Step 3. Lightweight structure checks

  • Source vs translation:
    • same fenced-code block count
    • same Mermaid block count (if present)
    • same table block count and compatible column shape
    • same link/image target URLs
  • Summary checks:
    • both languages include opening sentence + ### sections + bullets
    • no table-markdown pollution in bullets

Step 4. Write back to LanceDB

  • Update only:
    • articles.content_en
    • articles.detailed_summary (JSON with zh and en)
  • Never mutate unrelated fields (title, content, tags, category, date, etc.).

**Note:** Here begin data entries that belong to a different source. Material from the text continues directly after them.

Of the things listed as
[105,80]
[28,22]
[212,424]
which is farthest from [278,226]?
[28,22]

Step 5. Verify after write-back

  • Re-read the target article.
  • Confirm:
    • content_en is non-empty and render-safe
    • detailed_summary.zh/en exists and is valid JSON structure

LanceDB Write-back Example (sf-cli)

Use the built-in CLI command to update one article from files:

bash
<cli> db --db-path <db_path> update-article-bilingual \
  --id <article_id> \
  --content-en-file tmp/content_en.md \
  --summary-zh-file tmp/detailed_summary_zh.md \
  --summary-en-file tmp/detailed_summary_en.md

You can also update only one side:

bash
# only content_en
<cli> db --db-path <db_path> update-article-bilingual \
  --id <article_id> \
  --content-en-file tmp/content_en.md

# only detailed_summary.zh/en
<cli> db --db-path <db_path> update-article-bilingual \
  --id <article_id> \
  --summary-zh-file tmp/detailed_summary_zh.md \
  --summary-en-file tmp/detailed_summary_en.md

Suggested tmp Layout

Use tmp/article_translate/<article_id>/ and keep artifacts local:

  • row_backup.json
  • source_zh.md
  • old_content_en.md
  • old_detailed_summary_raw.txt
  • content_en.md
  • detailed_summary_zh.md
  • detailed_summary_en.md
  • after_update.json

Output Report Requirements

Always report:

  1. Target article id.
  2. Whether content_en was regenerated.
  3. Whether detailed_summary.zh/en was regenerated.
  4. Structure validation result (tables/code fences/links).
  5. Write-back status and version (if available).
  6. Backup artifact paths under tmp/.
  7. Whether generation followed LLM-native direct mode.

Failure and Rollback

  1. If structure checks fail: do not write back; fix first.
  2. If write-back fails: keep tmp artifacts and output reproducible commands.
  3. If post-write quality is unsatisfactory: restore from backups via the same workflow.
  4. If source content is missing from context and DB lookup fails, stop and request a resolvable article id/path.